The Economy Act also gave the President limited authority to reorganize executive branch agencies to achieve efficiency, but this power was not utilized much before the Act expired in 1935. By March 3, 1935, Roosevelt had issued 27 reorganization orders, most of them minor in nature. Roosevelt did not engage in extensive reorganization efforts until the passage of the Reorganization Act of 1939 gave him that authority.

Its most important provisions, however, repealed all federal laws regarding veterans' benefits.

Section 17 of the Act declared: "All public laws granting medical or hospital treatment, domiciliary care, compensation, and other allowances, pension, disability allowance, or retirement pay to veterans and the dependents of veterans of ... the World War ... are hereby repealed, and all laws granting or pertaining to yearly renewable term insurance are hereby repealed." However, the Act allowed the president to re-establish these benefits for two years via executive order at levels the President deemed appropriate.

Benefits for non-disabled veterans fell more than 40%, creating deep resentment among former soldiers and officers and leading to the establishment of the Veterans of Foreign Wars as a major force in American politics. The Economy Act caused a second Bonus Army to form, but Roosevelt handled this protest much more carefully than Hoover had: His administration set up an encampment for the protesters (albeit too far from the Capitol to make their protest effective), prohibited loitering in the District of Columbia (forcing the marchers to stay outside the city), sent Eleanor Roosevelt to deliver food and medicine to the marchers and hear their grievances, and encouraged the ex-servicemen to seek work with the Civilian Conservation Corps (which many did).

Veterans nonetheless sued to have their benefits restored. In Lynch v. United States, 292 U.S. 571 (1934) and United States v.

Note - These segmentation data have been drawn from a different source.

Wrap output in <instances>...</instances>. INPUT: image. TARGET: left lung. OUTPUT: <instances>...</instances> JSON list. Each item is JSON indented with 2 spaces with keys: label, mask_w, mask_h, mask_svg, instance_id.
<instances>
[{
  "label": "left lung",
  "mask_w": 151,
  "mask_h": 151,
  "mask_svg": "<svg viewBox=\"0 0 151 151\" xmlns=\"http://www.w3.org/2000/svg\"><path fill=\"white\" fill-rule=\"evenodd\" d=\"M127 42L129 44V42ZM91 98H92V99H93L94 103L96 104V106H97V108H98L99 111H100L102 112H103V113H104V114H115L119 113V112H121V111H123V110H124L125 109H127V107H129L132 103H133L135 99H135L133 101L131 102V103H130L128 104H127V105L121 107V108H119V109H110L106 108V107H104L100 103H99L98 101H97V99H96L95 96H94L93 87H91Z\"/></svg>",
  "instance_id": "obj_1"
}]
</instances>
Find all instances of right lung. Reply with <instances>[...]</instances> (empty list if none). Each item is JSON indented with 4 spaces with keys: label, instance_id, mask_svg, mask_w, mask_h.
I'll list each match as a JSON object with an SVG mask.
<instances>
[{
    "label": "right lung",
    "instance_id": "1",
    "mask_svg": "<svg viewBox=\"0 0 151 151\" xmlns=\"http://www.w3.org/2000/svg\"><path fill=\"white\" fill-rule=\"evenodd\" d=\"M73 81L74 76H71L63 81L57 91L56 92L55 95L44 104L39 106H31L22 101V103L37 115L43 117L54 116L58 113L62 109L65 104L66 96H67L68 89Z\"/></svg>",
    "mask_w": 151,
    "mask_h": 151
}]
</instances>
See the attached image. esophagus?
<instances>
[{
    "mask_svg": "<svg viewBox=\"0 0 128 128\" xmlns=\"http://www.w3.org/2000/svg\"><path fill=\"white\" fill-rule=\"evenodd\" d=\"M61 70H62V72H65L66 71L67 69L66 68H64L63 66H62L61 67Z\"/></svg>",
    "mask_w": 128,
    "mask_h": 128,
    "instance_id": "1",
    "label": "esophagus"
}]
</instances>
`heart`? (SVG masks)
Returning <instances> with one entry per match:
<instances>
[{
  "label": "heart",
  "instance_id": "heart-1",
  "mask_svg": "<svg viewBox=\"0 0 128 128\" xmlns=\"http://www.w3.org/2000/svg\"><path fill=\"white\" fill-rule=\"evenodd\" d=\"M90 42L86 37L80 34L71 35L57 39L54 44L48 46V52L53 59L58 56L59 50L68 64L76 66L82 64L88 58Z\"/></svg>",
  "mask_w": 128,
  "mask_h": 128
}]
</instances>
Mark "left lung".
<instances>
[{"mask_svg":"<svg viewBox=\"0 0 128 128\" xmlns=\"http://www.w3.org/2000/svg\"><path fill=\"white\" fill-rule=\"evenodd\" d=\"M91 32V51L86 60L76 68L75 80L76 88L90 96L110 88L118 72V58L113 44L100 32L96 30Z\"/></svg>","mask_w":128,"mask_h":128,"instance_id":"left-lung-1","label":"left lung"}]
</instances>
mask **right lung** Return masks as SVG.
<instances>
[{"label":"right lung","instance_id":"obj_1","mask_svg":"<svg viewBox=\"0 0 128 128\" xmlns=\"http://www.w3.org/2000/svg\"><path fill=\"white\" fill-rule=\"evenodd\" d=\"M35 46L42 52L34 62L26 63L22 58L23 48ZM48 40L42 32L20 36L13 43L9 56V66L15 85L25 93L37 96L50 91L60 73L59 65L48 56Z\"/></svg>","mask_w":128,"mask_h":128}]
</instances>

Jackson, 302 U.S. 628 (1938), the Supreme Court of the United States ruled that Congress had violated federal law in eliminating certain insurance guarantees formerly offered to veterans by the War Risk Insurance Act (as amended December 24, 1919; Chapter 16, Section 12, 41 Stat. 371), and those benefits were restored.

The Economy Act had little effect on either the federal deficit or the economy. Spending in other areas rose so substantially that it dwarfed the cuts imposed by the Economy Act. The benefit cuts also did not last. In June 1933, Roosevelt restored $50 million in pension payments, and Congress added another $46 million. In January 1934, Roosevelt added another $21 million for veterans whose disabilities were service-connected but not service-caused. In March 1934, Congress overrode Roosevelt's veto and added another $90 million in veterans benefits and $120 million to federal workers' salaries. In October 1934, Roosevelt restored $60 million in federal salary cuts, and restored cuts to veterans who had served in the Spanish–American War, Philippine–American War, and Boxer Rebellion.